This time of year, days fly by like panicked geese trying to outdistance a snowstorm. One minute you’re flopped on the couch thinking, “I’ll just watch TV for twenty minutes, Christmas isn’t for another six weeks yet,” the next you’re staring in horror at the calendar, realizing you still haven’t taken the kids’ Christmas photo or done up your cards or mailed your sister’s present or taken down the last of the Hallowe’en decorations and holy crap where did we put all the freaking snow brushes?

As the holiday tasks pile up on top of all my regular domestic chores, I tend to fight feelings of rising panic by using self-talk. You know, helpful cognitive-therapy-type stuff like:

Kim, just do one bloody thing at a time.
or,
Kim, focus. FOCUS! Right now you are doing the dishes. Leave the Christmas cards alone. And Facebook. And - ooh, was that your phone?
or,
Kim, the Baileys is in the liquor cabinet. Go and drink some.

On Mondays I try to do as much domestic goddess stuff as possible so that I can free up my other sans kids days for writing, and my nights for Christmassy things. I’m one of those people who has five lists going on any given day; I’m convinced that without these lists, my head would explode. Grocery lists, Christmas gift lists, Christmas card lists, stuff-I-want-to-do-today lists...they lay scattered about the house, stuffed into pants and coat pockets, jammed into my purse. I even found an old list from last year at the bottom of one of my Christmas decoration bins on the weekend, and it looks so good I might use it again this year. Lists help me empty my busy brain and keep track of what I think I should be doing on a particular day. Plus I get an almost post-coital satisfaction out of ripping them up once I’ve checked everything off.

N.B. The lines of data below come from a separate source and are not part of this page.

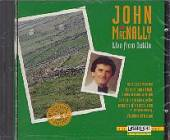 Macnally, John - Live From Dublin CD Cover Art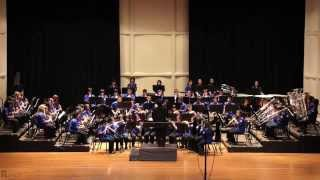 "Themes from ""First Suite in Eb"" 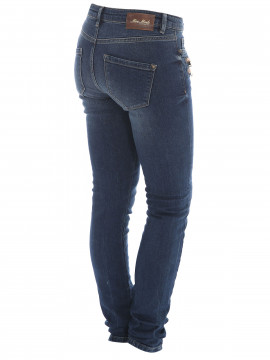 Mos Mosh Berlin zip long jeans - Dark blue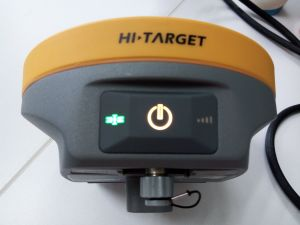 New Hi Target GPS V90 Plus GPS pictures & photos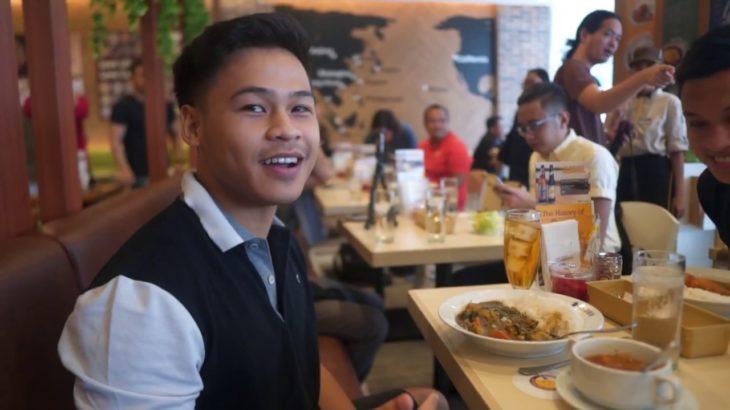 The Ultimate Japanese Food Crawl in Cebu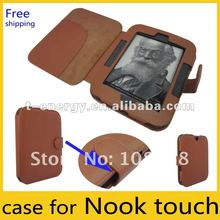 leather case for nook simple touch,for nook2 leather case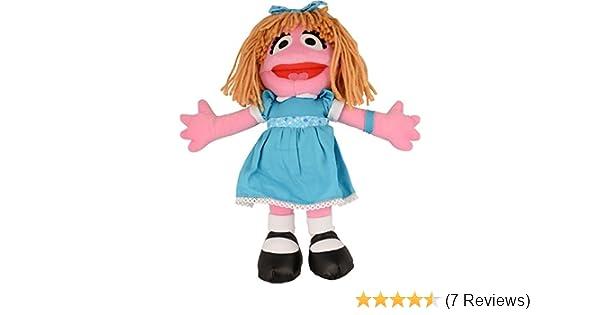 Amazon Com Sesame Place Prairie Dawn 13 Plush Toys Games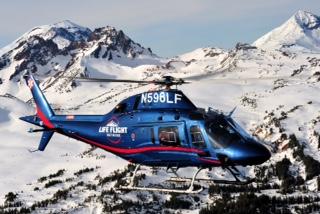 AW1242 LFN AW119Kx - AW109 Trekker contract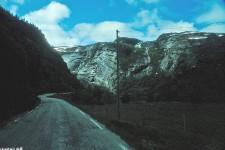 1983_norwegen_010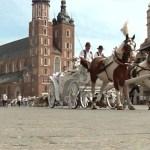 Krakowskie dorożki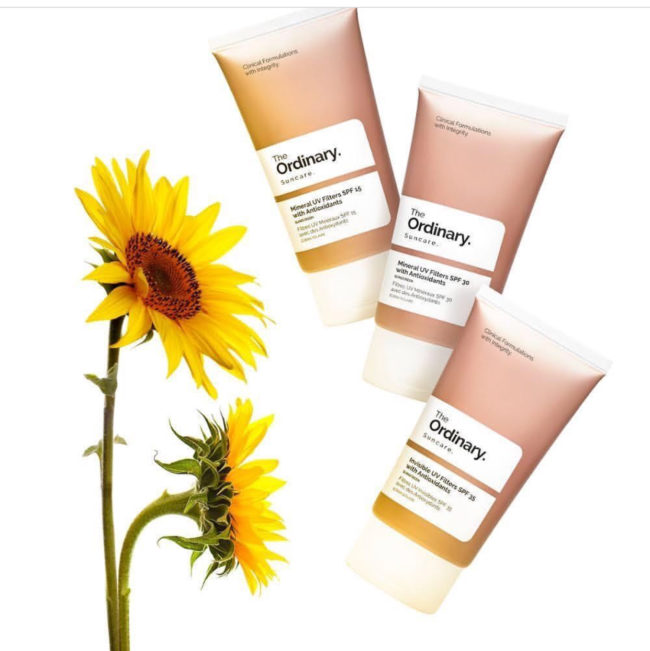 The Ordinary Suncare Mineral UV Filters with Antioxidants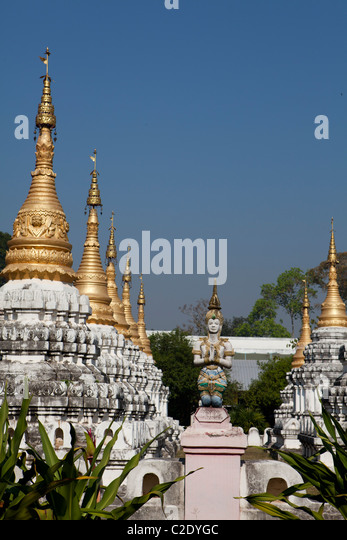 klong luang peng buddhist personals Thailand's own world fellowship of buddhists: wfb  23/2 mu 7, khlong sam  khlong luang,pathum thani12120  wat hin maak peng.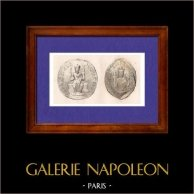 Siegelen von Robert II. von Frankreich - Robert der Fromme - Heinrich I. of Frankreich - XI. Jahrhundert - Frankreich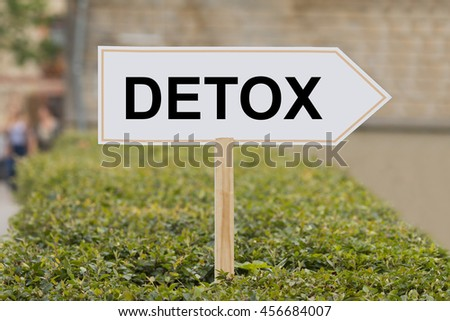 word detox on signpost - stock photo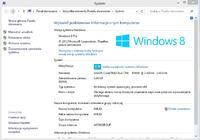 [Sprzedam] Laptop Compal KHLB2 C2D 2,4Ghz|HD4650|4GB DDR3|320GB HDD|Win7 64 OEM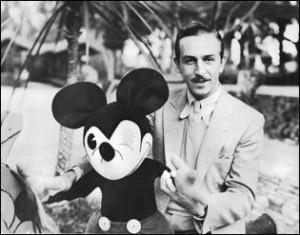 Disney-1930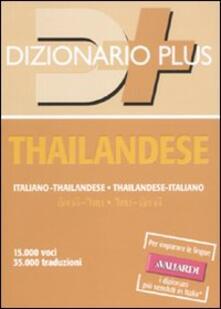 Dizionario thailandese. Italiano-thailandese, thailandese-italiano.pdf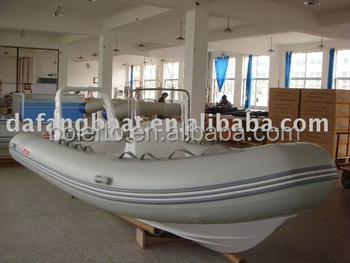 trading supplier of china products boat at from china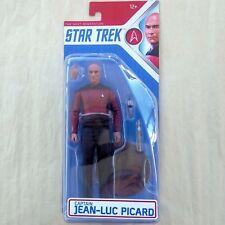 Captain Jean-Luc Picard Star Trek Series 1 7 Inch Action Figure by McFarlane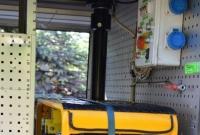 Przekazanie samochodu średniego dla OSP Dąbrówka Kościelna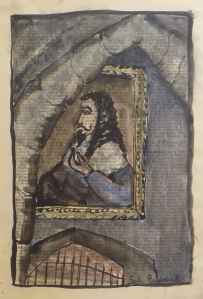 MICHAELHOUSE STUDY, CHARLES I watercolour, Indian ink on paper 23.5 x 16 cm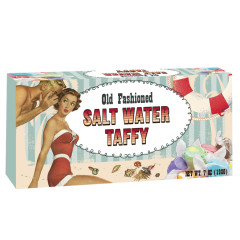 AMUSEMINTS OLD FASHIONED SALT WATER TAFFY BOX 7 OZ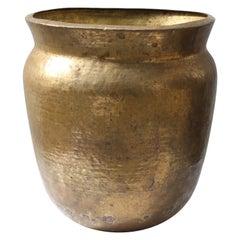 Oversize Hammered Brass Pot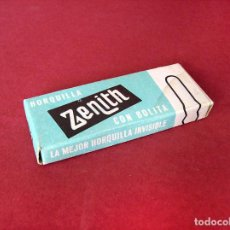 Antigüedades: ANTIGUO ESTUCHE DE HORQUILLAS ''ZENITH'' Nº 27. Lote 114992363
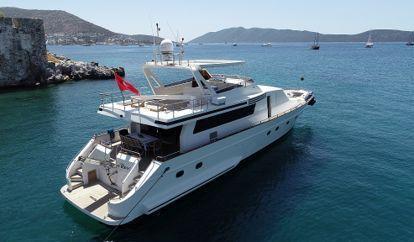 Motor boat Custom Built (1999)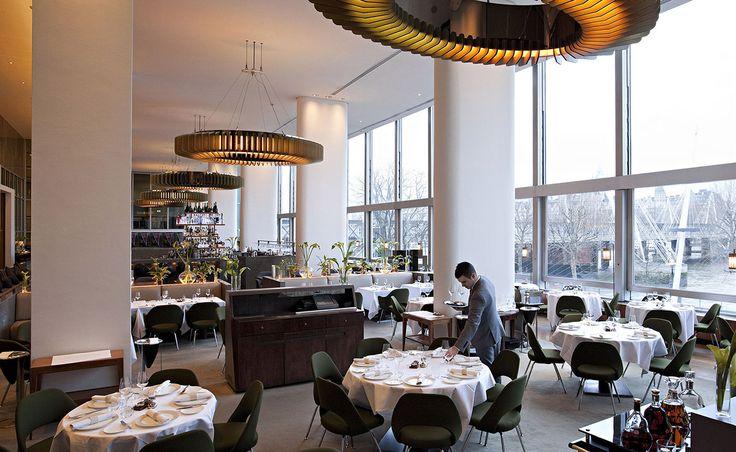 Jason Atherton S Favorite London Restaurants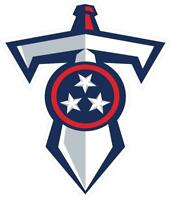 Tennessee Titans Decal ~ Car / Truck Vinyl Sticker - Wall Graphics, Cornholes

This week my Monday list grew faster than Pinnochio’s nose. Holy geez, I thought after adding item number 14. How am I going to get all this done before I pick up the kids? I wasn’t feeling great to begin with, and just writing everything out made me want to crawl back into bed. Snap out of it, I thought. Get all this crap done before 3 p.m. and you’ll have time for a nap. There’s your reward. Now get going!

I don’t know why I drill sergeant myself on Mondays. I can’t imagine D ordering himself around like this if he were home; but then again, D likes to be busy. I think many women have this crazed instinct to GET STUFF DONE, especially those of us who work at home and are thereby expected to keep the good ship household afloat all by our capable little selves. There’s a deep vein of domestic guilt running through all my thoughts ever since I left my job: I’m home, so therefore I should be GETTING STUFF DONE. So I do.

D does help - he takes the kids to daycare, he picks them up, he takes out the garbage, etc. There were simply a lot of things that had to be done on Monday that I couldn’t skip, put off, or artfully delegate to someone else. Such as:
- collect Jade’s dance class outfit, shoes, snack and registration form; place by front door so as not to show up to dance class with a wailing child wearing track pants and winter boots
- write cheque for daycare
- pick up Jade, take her to dance class without Dylan seeing us
- return Jade to daycare after dance class without Dylan seeing us
- plan weekly meals
- shop for weekly meals
- unload & unpack groceries for weekly meals (which always culminates in the unpleasant task of cleaning out last week’s expired lunchmeat and squishy fruit from the fridge)
- dry laundry forgotten in washing machine from the night before
- fold laundry
- sort & put away laundry
- engage in battle of wits with crockpot to make baked beans (because for some reason I thought it would be a good idea to soak 2 lbs of white beans the night before)
- buy flowers and chocolate for mother-in-law’s birthday
- make apple tart for mother-in-law’s birthday (which sounds fancy, but is easy peasy and I didn’t have the energy for cupcakes)
- make spaghetti sauce for mother in law’s birthday (because both Kincardine Chinese restaurants are closed on Mondays)
- load car with birthday stuff
- pick up kids from daycare
- drive to mother-in-law’s for birthday supper

Yeah.

I was busy smacking my crockpot with a wooden spoon because the beans did not look like baked beans, but rather like loose stool with white beans flowing in it, when my “time for a nap, deserving hausfrau” alarm went off. Apart from the wretched beans, I’d finished almost everything else on the list. Yay me! But instead of feeling pleased with myself, I felt exhausted and mopey and lonely. I could be a housefrau with a vengeance, and most of the time I was pretty good at it. I just wasn’t sure whether or not I liked it.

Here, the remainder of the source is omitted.